◆ **Passage to read**
David Sirlin's Lecture

For those of you not familiar with this name, Sirlin is a game designer who has worked on balancing a number of games such as Street Fighter 2 HDRemix, Puzzle Fighter, and has written extensively about a large number of other games. His writing here is not the end all, be all, but I think it provides a lot of good ideas and good food for thought.

the next part will assume you've read the presentation.

so, applying the model described, here's what we need to think about:
1. Viable Options - are there a lot of options that are not trumped by a single most dominant option?
2. Fairness - are all the starting options, despite their differences all start off balanced?

the answer to question 1 is a resounding no. Why? because every single race you play you will always have the one true strategy you need to shoot for. That is, go for the super unit. For high men, that's the paladins, for halflings, that's the slingers, and so on so forth. So what stops people from getting to the super units? well, primarily that most super units have a built in cost structure that prevents them from being accessed in the beginning. this is not a good enough solution as it just means that the only games which are strategically interesting are the early games.

◆ **Dataset rows**

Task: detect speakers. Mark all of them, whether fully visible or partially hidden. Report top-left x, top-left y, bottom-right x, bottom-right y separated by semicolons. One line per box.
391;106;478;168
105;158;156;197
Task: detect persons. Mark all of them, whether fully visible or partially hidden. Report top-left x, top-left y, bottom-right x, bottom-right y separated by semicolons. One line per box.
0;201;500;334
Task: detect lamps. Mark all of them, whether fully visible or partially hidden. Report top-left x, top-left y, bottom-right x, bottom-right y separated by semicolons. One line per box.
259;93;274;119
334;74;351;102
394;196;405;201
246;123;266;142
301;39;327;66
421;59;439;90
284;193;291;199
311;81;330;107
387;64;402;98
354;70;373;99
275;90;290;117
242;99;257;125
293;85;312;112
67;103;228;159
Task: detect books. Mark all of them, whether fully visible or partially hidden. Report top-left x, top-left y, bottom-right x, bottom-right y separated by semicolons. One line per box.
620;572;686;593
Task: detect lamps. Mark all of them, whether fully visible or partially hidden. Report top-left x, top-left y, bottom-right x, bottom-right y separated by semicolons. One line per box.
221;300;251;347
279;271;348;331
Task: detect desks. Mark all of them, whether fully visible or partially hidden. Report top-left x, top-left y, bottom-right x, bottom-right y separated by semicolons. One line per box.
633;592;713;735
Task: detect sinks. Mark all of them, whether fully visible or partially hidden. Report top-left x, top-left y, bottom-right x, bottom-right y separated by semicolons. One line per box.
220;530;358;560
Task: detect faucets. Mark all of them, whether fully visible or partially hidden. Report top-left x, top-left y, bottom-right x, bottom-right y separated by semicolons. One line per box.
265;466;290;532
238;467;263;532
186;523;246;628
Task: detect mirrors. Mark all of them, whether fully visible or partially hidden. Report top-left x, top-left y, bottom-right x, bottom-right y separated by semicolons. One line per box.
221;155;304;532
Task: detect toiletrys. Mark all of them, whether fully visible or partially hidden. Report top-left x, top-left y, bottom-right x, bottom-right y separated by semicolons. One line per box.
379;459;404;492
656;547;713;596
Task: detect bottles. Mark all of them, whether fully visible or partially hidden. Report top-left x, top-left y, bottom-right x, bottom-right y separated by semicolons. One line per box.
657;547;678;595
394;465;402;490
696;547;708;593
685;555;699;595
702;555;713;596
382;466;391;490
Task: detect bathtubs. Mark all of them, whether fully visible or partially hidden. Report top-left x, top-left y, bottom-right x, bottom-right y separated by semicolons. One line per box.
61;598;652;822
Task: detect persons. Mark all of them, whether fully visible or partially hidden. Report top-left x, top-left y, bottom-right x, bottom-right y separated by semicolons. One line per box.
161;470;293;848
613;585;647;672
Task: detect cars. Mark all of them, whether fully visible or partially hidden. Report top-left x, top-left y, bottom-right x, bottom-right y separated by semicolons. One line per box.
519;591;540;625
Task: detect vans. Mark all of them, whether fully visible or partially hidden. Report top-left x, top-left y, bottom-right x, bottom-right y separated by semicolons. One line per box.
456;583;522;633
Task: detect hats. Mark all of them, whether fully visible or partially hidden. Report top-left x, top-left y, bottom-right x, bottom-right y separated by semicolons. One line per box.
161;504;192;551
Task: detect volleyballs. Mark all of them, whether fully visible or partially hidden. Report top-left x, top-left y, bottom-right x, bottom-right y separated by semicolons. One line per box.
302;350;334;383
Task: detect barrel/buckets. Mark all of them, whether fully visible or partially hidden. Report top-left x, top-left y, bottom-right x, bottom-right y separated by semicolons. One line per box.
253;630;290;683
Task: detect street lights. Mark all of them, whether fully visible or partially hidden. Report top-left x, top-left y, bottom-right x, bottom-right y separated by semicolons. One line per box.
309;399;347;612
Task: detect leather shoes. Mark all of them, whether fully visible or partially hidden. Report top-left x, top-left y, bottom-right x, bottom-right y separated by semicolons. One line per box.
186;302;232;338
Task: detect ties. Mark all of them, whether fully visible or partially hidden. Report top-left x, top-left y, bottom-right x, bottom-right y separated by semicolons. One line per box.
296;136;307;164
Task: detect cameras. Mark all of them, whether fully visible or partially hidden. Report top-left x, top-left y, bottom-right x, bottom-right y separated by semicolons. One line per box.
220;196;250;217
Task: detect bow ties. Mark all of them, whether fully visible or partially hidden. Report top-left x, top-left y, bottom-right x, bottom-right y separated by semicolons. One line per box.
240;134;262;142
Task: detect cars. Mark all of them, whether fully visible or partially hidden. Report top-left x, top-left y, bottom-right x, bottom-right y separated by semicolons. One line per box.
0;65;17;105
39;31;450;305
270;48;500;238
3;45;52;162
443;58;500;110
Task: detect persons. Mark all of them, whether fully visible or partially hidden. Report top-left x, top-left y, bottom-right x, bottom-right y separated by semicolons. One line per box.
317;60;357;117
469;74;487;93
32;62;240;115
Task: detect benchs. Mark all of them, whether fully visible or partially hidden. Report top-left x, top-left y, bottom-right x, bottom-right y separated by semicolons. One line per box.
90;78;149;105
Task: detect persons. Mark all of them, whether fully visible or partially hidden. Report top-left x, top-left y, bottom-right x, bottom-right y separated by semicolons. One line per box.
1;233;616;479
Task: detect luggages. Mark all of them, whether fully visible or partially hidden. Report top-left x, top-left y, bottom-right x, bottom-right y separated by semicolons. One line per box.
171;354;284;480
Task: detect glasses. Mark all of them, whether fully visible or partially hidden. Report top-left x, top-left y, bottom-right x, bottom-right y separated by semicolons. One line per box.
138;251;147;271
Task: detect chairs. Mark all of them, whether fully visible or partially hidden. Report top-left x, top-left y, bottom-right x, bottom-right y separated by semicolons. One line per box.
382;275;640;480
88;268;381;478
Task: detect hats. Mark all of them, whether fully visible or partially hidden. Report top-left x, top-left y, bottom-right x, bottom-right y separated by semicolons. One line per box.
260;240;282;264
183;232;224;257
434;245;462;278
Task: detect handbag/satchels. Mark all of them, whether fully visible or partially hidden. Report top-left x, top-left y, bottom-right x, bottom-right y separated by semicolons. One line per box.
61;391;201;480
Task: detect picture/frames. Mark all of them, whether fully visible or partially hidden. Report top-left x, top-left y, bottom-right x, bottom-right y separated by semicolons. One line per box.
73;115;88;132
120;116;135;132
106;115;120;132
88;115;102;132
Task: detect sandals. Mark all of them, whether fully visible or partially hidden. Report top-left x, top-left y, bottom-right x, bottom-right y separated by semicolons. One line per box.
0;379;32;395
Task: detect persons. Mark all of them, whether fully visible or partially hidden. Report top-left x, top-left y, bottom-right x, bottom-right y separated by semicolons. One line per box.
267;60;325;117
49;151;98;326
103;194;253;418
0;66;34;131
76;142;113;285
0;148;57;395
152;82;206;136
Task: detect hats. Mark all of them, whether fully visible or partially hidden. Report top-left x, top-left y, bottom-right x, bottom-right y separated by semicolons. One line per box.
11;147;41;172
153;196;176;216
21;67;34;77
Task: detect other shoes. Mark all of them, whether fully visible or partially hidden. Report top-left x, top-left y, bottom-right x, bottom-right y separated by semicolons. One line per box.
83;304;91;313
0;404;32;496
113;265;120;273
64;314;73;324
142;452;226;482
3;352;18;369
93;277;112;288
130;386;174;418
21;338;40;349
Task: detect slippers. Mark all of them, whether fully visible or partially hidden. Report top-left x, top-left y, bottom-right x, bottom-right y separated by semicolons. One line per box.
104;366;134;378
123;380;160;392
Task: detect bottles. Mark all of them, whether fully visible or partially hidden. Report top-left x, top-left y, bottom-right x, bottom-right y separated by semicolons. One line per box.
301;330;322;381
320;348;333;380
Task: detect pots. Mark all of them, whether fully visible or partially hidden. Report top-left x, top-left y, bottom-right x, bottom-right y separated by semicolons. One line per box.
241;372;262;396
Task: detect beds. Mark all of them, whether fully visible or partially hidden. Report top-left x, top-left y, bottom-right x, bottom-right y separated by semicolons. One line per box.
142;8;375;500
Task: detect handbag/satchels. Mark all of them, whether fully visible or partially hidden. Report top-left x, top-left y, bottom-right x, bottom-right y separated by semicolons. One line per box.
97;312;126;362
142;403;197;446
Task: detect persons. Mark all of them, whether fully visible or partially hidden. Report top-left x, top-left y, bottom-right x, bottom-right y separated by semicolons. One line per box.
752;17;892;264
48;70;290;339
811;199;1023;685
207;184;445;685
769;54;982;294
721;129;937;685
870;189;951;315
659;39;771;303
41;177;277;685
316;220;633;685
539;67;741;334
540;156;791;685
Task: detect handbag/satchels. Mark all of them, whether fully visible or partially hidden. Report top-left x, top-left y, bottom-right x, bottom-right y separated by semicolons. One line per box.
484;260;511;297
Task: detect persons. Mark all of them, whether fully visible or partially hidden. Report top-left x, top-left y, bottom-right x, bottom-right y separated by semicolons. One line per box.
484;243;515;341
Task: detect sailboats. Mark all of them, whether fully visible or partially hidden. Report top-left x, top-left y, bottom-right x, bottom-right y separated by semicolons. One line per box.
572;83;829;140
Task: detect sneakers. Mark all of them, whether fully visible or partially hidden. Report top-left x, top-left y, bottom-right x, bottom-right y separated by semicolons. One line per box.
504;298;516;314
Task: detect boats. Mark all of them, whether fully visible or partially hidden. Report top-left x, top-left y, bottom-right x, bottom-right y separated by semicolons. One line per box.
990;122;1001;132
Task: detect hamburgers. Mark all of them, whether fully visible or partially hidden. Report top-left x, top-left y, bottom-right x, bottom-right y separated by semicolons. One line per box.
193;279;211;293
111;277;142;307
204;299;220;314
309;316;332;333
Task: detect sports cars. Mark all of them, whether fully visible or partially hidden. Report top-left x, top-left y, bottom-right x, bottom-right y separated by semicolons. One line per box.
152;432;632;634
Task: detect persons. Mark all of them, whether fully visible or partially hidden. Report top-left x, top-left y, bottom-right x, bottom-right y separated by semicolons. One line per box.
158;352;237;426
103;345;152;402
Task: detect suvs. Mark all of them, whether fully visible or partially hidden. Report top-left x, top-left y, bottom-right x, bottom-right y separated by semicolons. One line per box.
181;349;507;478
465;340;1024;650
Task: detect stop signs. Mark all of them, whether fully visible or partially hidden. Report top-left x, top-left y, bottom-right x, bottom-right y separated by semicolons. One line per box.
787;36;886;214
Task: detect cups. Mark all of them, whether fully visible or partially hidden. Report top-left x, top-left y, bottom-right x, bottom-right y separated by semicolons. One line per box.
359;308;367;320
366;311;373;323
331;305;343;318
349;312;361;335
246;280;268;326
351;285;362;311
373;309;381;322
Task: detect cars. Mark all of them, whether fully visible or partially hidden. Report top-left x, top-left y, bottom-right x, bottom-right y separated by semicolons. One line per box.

◆ **Actions to take**
(a) Answer these questions using the post about David Sirlin's lecture. Put each answer on its own line, marked (i), (ii) and (iii) like its question.
(i) Which two games does the post name among those Sirlin has worked on balancing?
(ii) What two things does the post list as needing to be thought about when applying the model?
(iii) According to the post, what is the super unit for halflings?
(b) Continue the post about David Sirlin's lecture from its last sentence, keeping its voice.

◆ **Answers in order**
(a)
(i) Street Fighter 2 HDRemix and Puzzle Fighter
(ii) Viable Options and Fairness
(iii) The slingers

(b)
the question to number 2 is also a resounding no. As you can see from your race selection, not all races are created equal, and not all schools of magic are considered of the same strength. While you have the possibility to expand into other races later on, this only further shows how imbalanced the races are, as if the new race has such a great advantage, it would make more sense to just start with that particular race in the first place. (poor klackons)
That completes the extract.